We do quite well in industries that have gone through this, so we look forward to the challenge, but they're not going to be growing through just wild unit expansion anymore. So, they're changing their game. We're ready and understand it and have changed ours, and are already out there with things like Apex and other programs that help them minimize expense in operating their restaurants.
Chris Shaw - Analyst
Just quickly, in Europe, is there any geography that's doing better than the others?
Douglas Baker - President, CEO
Yes I think Spain is having a spell of difficulty, obviously. I think our performance probably mirrors what you read broadly about the economy in Europe.
Chris Shaw - Analyst
Okay, thanks.
Operator
Your next question comes from the line of John McNulty with Credit Suisse.
John McNulty - Analyst
Yes, good afternoon. Just two quick questions. You had mentioned you have a pretty big new account list that you're really going after and targeting, and it looks like new accounts have definitely been helping you this year. Have you gained more accounts than you've lost over the last, say, six to nine months, and in terms of the ones that you are losing, whether they're going broke or maybe looking for cheaper alternatives, have you seen that decline there slow at all?
Douglas Baker - President, CEO
Yes, I'd say yes to both questions. So if I focus on probably the most impacted areas, U.S. Institutional, we closed the quarter with more accounts than we started the quarter, and the situation is the same for the year. Now, we also had, I think, to your point, as we talked about earlier in the year, quite a few accounts who went out of business or were closed, and we always go through these cycles.
We have seen, I guess, a slowdown of the what we call declining business or lost business line in the Institutional business, which is what we would expect and what we predicted. So that's acting as it's acted in past recessions.
John McNulty - Analyst
Okay, that's helpful. And then, just one last question, recently you just made a small acquisition in Pest in the UK. Your balance sheet is in pretty solid shape. Can you give us an update in terms of what you're seeing in terms of acquisition opportunities out there, if there's more coming down the pike and what we should be thinking about going forward?
Douglas Baker - President, CEO
Yes, John, the list has been pretty long for a while. I would say our point on remaining disciplined, I think, continues to be the headline. We think we will be able to leverage this balance sheet. I think these opportunities will pop, but we aren't going to go chase them with dollars to accelerate a growth process. We still believe time remains on our side, and we pursue a more active. There's a number of them we'd very much like to add to the Company, but we want to do it in a way that makes sense for shareholders.

Data
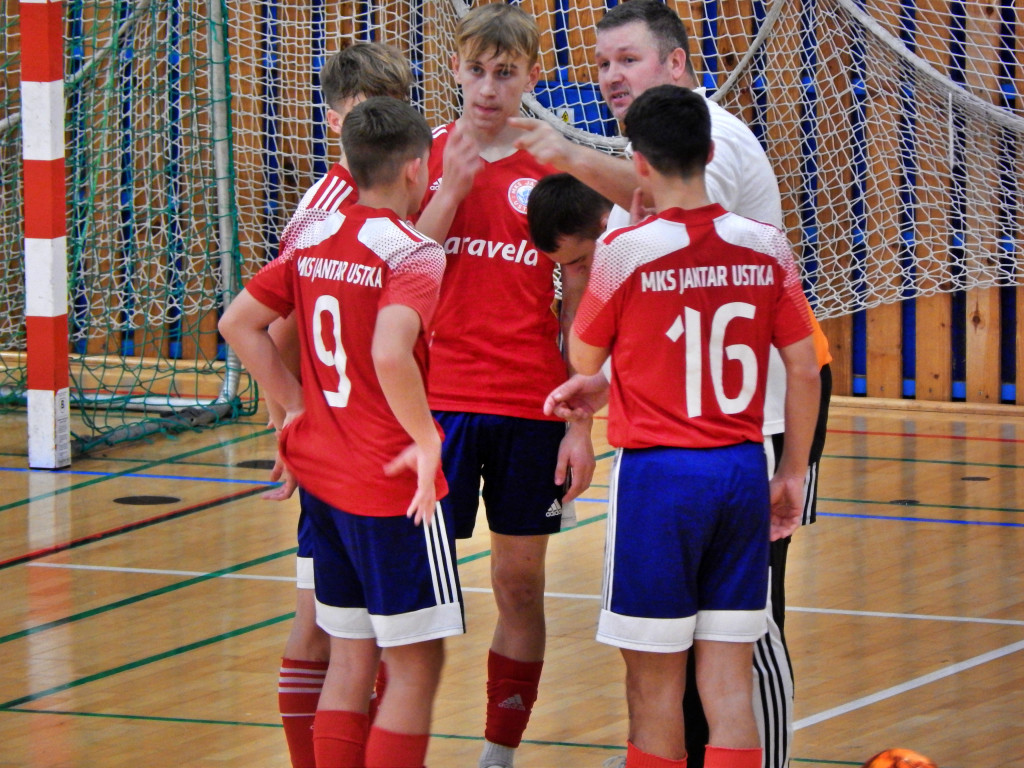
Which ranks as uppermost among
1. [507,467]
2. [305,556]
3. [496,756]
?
[507,467]

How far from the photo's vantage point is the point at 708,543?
2.64 metres

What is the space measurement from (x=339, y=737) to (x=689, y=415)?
2.88 ft

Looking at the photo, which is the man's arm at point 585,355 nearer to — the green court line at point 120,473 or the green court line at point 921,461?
the green court line at point 120,473

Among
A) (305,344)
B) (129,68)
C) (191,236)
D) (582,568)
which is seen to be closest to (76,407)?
(191,236)

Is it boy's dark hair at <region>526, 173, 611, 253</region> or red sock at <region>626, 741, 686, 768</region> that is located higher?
boy's dark hair at <region>526, 173, 611, 253</region>

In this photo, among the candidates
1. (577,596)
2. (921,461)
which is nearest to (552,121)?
(921,461)

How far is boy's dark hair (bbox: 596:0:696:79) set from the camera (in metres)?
3.04

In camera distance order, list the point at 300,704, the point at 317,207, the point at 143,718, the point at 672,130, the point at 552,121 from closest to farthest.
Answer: the point at 672,130 → the point at 317,207 → the point at 300,704 → the point at 143,718 → the point at 552,121

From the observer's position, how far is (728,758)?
261 cm

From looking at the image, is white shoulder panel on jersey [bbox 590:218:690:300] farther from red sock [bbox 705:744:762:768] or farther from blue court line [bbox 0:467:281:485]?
blue court line [bbox 0:467:281:485]

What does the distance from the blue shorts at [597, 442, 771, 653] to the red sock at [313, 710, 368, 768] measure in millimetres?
497

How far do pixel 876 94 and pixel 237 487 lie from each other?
156 inches

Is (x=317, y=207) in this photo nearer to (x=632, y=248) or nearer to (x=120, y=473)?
(x=632, y=248)

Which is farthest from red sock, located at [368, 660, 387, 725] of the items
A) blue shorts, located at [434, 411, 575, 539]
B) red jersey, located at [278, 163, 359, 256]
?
red jersey, located at [278, 163, 359, 256]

What this exercise asks
1. Translate this sentence from the conference call excerpt into Spanish: "I think our performance probably mirrors what you read broadly about the economy in Europe."
2. From the conference call excerpt, output the passage that begins with the words "We do quite" and ends with the words "than the others?".

Results by task
1. Creo que nuestro desempeño probablemente refleja lo que ustedes leen en términos generales sobre la economía en Europa.

2.
We do quite well in industries that have gone through this, so we look forward to the challenge, but they're not going to be growing through just wild unit expansion anymore. So, they're changing their game. We're ready and understand it and have changed ours, and are already out there with things like Apex and other programs that help them minimize expense in operating their restaurants.
Chris Shaw - Analyst
Just quickly, in Europe, is there any geography that's doing better than the others?